1. The bi-component anti-corrosion wear-resistant high-elasticity material is characterized in that: the adhesive comprises a component A and a component B, wherein the component A comprises the following components in parts by weight:

the component B comprises the following components in parts by weight:

1-5 parts of paratoluenesulfonic acid isocyanate.

2. The two-component corrosion-resistant wear-resistant high-elasticity material as claimed in claim 1, wherein: the polyurethane prepolymer is hydroxyl-terminated polyurethane prepolymer.
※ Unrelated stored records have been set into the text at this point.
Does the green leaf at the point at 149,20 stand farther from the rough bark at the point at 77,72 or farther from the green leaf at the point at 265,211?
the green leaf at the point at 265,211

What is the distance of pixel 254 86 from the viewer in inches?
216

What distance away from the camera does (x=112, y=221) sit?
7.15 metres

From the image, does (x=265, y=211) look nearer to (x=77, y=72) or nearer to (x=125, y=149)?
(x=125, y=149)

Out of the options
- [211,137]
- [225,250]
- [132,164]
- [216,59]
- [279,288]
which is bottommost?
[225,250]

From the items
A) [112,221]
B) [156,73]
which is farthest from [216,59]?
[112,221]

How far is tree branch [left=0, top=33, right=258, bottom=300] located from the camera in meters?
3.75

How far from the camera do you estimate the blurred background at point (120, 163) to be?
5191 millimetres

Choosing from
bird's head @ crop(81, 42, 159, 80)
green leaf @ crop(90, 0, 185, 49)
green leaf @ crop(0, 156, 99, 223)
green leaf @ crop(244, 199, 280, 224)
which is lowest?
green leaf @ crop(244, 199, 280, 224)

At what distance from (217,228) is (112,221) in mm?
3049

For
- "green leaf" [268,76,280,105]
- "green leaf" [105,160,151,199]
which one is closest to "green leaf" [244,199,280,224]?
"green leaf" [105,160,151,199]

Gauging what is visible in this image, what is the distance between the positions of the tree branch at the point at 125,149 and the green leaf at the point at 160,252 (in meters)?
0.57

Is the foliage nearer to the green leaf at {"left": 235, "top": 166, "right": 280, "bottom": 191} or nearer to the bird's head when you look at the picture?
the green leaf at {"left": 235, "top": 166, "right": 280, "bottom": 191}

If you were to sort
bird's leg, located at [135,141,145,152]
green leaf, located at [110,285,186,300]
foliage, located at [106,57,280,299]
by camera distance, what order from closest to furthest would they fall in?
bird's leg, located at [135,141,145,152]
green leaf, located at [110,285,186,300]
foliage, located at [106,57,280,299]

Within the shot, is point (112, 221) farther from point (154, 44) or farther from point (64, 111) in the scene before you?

3. A method for manufacturing the bi-component anti-corrosion wear-resistant high-elasticity material as claimed in claim 1, wherein the method comprises the following steps: the method comprises the following steps:

s1, adding a polyurethane prepolymer and dichloromethane into a reaction kettle, keeping the temperature at a normal temperature, controlling the room temperature to be 23-25 ℃, fully stirring the mixture for 10-30 minutes at 5000 revolutions per minute by a stirrer, and standing the mixture for 10-30 minutes;

s2, adding a silicate rheological additive, fully stirring for 10-30 minutes, and then standing for reaction for 10-30 minutes;

s3, dispersing fumed silica white carbon black into pre-slurry, then putting the pre-slurry into a reaction kettle for mixing, continuously stirring for 30 minutes, and carrying out static reaction for 5-10 minutes;

s4, adding oleic acid into the reaction kettle, stirring for 5-15 minutes, carrying out static reaction for 15 minutes, mixing all the components of the component A, and stirring at a constant speed for 30 minutes to obtain a mixture;

s5, fully and uniformly stirring the mixture obtained in the step S4, and carrying out static reaction for 10-60 minutes in an environment of not lower than room temperature and 20 ℃ to obtain a component A;

s6, subpackaging the component A in a vacuum closed dust-free clean environment;

s7, mixing the A, B components in proportion to obtain the anticorrosive wear-resistant high-elasticity material during construction and use.

4. The method for manufacturing the bi-component anti-corrosion wear-resistant high-elasticity material as claimed in claim 3, wherein the method comprises the following steps: the service life of the corrosion-resistant wear-resistant high-elasticity material obtained in the S7 is one hour after mixing.